» **Objective**:
Return the items word for word, starting at the line with "Given (x=277, y=490)" and continuing through the end of the items.

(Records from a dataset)

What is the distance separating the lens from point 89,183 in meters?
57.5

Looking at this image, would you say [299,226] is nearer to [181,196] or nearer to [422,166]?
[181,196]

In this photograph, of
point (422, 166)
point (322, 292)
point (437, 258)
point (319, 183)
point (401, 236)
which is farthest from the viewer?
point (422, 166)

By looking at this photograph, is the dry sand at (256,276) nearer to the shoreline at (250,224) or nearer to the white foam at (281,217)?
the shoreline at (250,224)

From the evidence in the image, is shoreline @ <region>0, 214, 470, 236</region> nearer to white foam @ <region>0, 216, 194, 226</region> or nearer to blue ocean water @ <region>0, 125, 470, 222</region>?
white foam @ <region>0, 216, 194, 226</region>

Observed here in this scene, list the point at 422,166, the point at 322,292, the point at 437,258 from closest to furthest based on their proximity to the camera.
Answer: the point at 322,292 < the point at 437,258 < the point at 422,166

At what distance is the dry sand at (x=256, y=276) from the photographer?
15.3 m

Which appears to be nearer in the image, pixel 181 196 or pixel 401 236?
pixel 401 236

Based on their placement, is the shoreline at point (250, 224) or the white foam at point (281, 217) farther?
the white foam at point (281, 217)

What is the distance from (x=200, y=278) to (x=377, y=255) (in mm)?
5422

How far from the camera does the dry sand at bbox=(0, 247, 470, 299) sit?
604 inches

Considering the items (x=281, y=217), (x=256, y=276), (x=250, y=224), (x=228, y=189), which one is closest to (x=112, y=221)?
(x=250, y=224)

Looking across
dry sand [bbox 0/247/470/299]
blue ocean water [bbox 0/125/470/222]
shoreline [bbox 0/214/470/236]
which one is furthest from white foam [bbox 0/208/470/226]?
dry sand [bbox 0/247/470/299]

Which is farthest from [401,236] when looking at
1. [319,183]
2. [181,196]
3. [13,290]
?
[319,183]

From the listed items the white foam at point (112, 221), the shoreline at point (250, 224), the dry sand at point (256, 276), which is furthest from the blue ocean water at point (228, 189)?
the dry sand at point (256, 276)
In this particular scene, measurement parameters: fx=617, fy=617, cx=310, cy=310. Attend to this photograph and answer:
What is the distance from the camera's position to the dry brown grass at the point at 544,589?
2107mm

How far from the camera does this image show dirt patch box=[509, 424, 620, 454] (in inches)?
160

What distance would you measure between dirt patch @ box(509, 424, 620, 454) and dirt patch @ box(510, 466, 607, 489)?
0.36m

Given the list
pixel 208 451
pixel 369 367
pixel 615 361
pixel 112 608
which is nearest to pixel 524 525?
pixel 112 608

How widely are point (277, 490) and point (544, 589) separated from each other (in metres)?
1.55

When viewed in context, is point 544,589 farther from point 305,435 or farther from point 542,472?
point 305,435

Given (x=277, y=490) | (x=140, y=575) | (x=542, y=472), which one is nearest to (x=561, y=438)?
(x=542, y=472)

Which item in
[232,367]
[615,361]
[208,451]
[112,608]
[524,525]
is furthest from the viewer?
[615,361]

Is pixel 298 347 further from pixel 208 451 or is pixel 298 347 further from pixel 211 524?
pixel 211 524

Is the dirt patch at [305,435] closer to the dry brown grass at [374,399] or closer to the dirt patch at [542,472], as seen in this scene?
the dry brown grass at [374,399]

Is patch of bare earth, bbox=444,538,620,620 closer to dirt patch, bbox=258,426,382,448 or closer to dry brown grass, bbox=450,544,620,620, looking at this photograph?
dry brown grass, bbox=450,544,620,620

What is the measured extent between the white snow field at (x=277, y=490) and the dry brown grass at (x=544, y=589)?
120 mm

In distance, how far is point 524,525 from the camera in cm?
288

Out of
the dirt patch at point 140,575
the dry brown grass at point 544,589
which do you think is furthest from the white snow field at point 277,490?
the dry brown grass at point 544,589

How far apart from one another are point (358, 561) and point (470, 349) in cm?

» **Response**:
Given (x=277, y=490) | (x=140, y=575) | (x=542, y=472), which one is nearest to (x=561, y=438)?
(x=542, y=472)

Which item in
[232,367]
[615,361]
[208,451]
[112,608]
[524,525]
is furthest from the viewer?
[615,361]

Is pixel 298 347 further from pixel 208 451 or is pixel 298 347 further from pixel 211 524?
pixel 211 524

Is the dirt patch at [305,435] closer to the dry brown grass at [374,399] or closer to the dirt patch at [542,472], as seen in this scene?
the dry brown grass at [374,399]

Is patch of bare earth, bbox=444,538,620,620 closer to dirt patch, bbox=258,426,382,448 or closer to dry brown grass, bbox=450,544,620,620, looking at this photograph?
dry brown grass, bbox=450,544,620,620

What is the measured extent between the white snow field at (x=277, y=490) and the dry brown grass at (x=544, y=589)?
120 mm

In distance, how far is point 524,525 from the camera in cm?
288

Out of
the dirt patch at point 140,575
the dry brown grass at point 544,589
which do you think is furthest from the white snow field at point 277,490?
the dry brown grass at point 544,589

How far apart from one another are point (358, 561) and point (470, 349) in cm?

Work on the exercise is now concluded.